[YOUR TASK] Copy out the lines running from the one that contains "Thinking about (143,208)" through the end of the records, without any changes.

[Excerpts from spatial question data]

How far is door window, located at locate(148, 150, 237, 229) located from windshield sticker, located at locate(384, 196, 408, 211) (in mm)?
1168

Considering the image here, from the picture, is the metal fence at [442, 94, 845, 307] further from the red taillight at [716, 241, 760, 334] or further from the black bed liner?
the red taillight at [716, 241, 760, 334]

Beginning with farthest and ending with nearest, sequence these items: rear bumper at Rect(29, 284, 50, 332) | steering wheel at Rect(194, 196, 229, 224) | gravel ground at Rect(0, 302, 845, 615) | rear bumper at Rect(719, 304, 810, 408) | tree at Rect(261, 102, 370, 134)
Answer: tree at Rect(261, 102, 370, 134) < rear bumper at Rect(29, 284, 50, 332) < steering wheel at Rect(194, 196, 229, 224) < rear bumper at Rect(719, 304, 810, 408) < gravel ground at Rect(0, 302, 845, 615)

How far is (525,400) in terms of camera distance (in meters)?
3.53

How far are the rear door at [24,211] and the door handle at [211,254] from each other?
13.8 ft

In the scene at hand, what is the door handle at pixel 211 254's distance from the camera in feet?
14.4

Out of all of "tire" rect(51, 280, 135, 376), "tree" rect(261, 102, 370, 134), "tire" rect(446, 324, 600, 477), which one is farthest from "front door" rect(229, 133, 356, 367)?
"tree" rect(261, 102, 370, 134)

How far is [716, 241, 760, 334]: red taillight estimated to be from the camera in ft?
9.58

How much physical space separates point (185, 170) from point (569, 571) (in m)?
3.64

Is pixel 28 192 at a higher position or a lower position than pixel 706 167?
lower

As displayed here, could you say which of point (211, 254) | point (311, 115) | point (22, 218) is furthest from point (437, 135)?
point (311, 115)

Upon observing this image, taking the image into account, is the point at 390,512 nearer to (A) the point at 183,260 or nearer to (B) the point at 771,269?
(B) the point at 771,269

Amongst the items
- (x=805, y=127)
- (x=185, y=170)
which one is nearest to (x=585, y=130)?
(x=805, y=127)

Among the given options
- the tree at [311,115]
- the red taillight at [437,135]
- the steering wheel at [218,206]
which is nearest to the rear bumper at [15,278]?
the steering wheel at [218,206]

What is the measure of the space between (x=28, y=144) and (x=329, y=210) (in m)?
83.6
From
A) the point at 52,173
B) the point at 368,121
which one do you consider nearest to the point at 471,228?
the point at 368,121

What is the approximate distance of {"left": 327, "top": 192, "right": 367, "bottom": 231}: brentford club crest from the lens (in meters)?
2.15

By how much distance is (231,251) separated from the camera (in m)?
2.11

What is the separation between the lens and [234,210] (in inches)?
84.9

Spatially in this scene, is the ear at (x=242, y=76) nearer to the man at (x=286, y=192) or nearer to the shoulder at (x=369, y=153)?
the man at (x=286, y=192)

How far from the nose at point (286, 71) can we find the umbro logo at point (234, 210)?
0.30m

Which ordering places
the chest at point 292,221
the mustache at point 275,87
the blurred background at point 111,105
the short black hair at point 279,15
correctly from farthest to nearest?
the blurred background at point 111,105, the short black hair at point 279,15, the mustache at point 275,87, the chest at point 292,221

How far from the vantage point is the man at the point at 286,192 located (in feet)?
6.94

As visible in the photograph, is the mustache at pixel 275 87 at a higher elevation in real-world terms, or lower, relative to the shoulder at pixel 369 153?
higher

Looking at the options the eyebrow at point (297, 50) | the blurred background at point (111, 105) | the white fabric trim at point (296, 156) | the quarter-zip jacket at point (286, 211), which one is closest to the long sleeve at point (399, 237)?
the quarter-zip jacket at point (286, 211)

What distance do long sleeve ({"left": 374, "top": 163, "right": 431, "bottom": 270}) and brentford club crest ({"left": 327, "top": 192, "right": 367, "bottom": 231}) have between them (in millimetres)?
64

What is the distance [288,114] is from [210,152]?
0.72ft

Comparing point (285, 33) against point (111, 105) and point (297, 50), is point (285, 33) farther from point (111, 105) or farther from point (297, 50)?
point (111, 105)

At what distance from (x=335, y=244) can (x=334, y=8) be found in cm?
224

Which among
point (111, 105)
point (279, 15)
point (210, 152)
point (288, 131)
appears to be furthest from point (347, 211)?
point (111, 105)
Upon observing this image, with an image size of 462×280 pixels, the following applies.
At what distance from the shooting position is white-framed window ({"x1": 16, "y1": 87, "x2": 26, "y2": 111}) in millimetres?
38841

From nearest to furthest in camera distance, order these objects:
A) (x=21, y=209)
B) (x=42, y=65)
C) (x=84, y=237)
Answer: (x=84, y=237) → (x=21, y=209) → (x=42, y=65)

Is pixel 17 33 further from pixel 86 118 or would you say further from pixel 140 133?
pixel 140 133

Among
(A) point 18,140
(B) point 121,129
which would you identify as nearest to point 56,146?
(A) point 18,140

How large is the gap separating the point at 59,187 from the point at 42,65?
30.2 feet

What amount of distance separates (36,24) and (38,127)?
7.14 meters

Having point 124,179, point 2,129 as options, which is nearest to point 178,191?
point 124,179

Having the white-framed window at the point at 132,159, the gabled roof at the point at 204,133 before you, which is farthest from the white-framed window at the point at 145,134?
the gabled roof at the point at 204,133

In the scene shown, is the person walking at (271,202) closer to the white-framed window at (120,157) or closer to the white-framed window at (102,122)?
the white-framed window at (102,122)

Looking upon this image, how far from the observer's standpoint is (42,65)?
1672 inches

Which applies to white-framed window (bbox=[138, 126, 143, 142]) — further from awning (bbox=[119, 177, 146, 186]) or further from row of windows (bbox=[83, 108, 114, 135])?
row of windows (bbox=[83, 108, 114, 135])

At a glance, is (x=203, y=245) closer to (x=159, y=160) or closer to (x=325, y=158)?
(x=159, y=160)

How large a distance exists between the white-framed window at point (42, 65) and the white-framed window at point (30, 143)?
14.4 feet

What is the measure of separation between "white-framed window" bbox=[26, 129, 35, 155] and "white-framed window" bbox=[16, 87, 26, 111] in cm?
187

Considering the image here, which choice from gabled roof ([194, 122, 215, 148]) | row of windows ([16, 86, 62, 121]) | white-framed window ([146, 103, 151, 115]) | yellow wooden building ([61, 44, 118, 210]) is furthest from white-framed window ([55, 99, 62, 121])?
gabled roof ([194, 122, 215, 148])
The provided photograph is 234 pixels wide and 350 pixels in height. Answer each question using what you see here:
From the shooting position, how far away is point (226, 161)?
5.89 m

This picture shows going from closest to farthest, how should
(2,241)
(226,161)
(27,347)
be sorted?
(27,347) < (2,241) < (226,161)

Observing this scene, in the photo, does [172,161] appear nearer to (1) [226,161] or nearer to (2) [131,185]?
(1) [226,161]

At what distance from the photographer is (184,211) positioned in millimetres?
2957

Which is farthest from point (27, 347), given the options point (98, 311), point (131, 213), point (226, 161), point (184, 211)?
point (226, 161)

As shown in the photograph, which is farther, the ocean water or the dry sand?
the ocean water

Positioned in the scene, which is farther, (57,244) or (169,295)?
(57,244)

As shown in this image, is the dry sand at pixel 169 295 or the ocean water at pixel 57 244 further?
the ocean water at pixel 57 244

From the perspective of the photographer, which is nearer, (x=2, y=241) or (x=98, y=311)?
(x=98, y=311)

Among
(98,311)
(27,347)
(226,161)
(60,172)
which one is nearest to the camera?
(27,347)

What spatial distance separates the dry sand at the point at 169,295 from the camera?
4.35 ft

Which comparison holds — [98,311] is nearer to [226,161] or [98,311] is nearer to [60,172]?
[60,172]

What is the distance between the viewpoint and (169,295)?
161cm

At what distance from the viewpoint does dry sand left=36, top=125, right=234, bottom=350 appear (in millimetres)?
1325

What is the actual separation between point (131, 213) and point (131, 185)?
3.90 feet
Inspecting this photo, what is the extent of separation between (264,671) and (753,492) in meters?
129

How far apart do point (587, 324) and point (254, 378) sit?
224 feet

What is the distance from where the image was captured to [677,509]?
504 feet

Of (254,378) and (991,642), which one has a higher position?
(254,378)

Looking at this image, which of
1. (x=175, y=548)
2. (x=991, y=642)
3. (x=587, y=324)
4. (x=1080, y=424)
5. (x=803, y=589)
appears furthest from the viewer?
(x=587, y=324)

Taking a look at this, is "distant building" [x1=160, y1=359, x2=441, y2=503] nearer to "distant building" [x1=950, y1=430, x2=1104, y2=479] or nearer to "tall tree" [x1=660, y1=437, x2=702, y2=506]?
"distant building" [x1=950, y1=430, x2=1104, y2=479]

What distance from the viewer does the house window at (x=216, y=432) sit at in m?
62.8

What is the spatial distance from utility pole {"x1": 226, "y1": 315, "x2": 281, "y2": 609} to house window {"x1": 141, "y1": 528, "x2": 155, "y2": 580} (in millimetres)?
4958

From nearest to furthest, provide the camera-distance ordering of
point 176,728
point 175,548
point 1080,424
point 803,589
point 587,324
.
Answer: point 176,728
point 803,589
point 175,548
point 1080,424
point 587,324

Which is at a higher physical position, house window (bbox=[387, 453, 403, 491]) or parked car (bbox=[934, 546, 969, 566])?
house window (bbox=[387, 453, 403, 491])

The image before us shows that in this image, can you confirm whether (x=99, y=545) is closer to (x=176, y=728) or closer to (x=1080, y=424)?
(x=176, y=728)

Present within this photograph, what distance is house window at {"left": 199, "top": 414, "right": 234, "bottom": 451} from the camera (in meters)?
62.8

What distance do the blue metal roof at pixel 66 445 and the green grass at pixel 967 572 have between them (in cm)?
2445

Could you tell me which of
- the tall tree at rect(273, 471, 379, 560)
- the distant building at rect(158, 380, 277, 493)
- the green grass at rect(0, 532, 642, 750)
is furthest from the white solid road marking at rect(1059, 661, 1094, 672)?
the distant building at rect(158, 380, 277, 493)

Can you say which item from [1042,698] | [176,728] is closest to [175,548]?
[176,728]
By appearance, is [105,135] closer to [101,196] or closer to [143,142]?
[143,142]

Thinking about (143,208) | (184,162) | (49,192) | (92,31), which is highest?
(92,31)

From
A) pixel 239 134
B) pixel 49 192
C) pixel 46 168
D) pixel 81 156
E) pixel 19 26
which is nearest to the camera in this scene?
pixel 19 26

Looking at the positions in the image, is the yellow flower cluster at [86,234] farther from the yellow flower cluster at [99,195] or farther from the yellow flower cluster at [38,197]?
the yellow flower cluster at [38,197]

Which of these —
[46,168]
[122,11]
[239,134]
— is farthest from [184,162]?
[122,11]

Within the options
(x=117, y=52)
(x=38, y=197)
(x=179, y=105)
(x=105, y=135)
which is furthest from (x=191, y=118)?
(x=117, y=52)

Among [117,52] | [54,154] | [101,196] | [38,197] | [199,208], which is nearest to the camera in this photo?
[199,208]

[RESPONSE]
Thinking about (143,208) | (184,162) | (49,192) | (92,31), which is highest?
(92,31)

From
A) pixel 239 134
B) pixel 49 192
C) pixel 46 168
D) pixel 81 156
E) pixel 19 26
which is nearest to the camera in this scene?
pixel 19 26

Looking at the positions in the image, is the yellow flower cluster at [86,234] farther from the yellow flower cluster at [99,195] or farther from the yellow flower cluster at [38,197]?
the yellow flower cluster at [38,197]

Which of these —
[46,168]
[122,11]
[239,134]
— is farthest from [184,162]?
[122,11]

Within the options
(x=117, y=52)
(x=38, y=197)
(x=179, y=105)
(x=105, y=135)
which is furthest from (x=191, y=118)?
(x=117, y=52)

Among [117,52] | [54,154] | [101,196] | [38,197] | [199,208], which is nearest to the camera in this photo?
[199,208]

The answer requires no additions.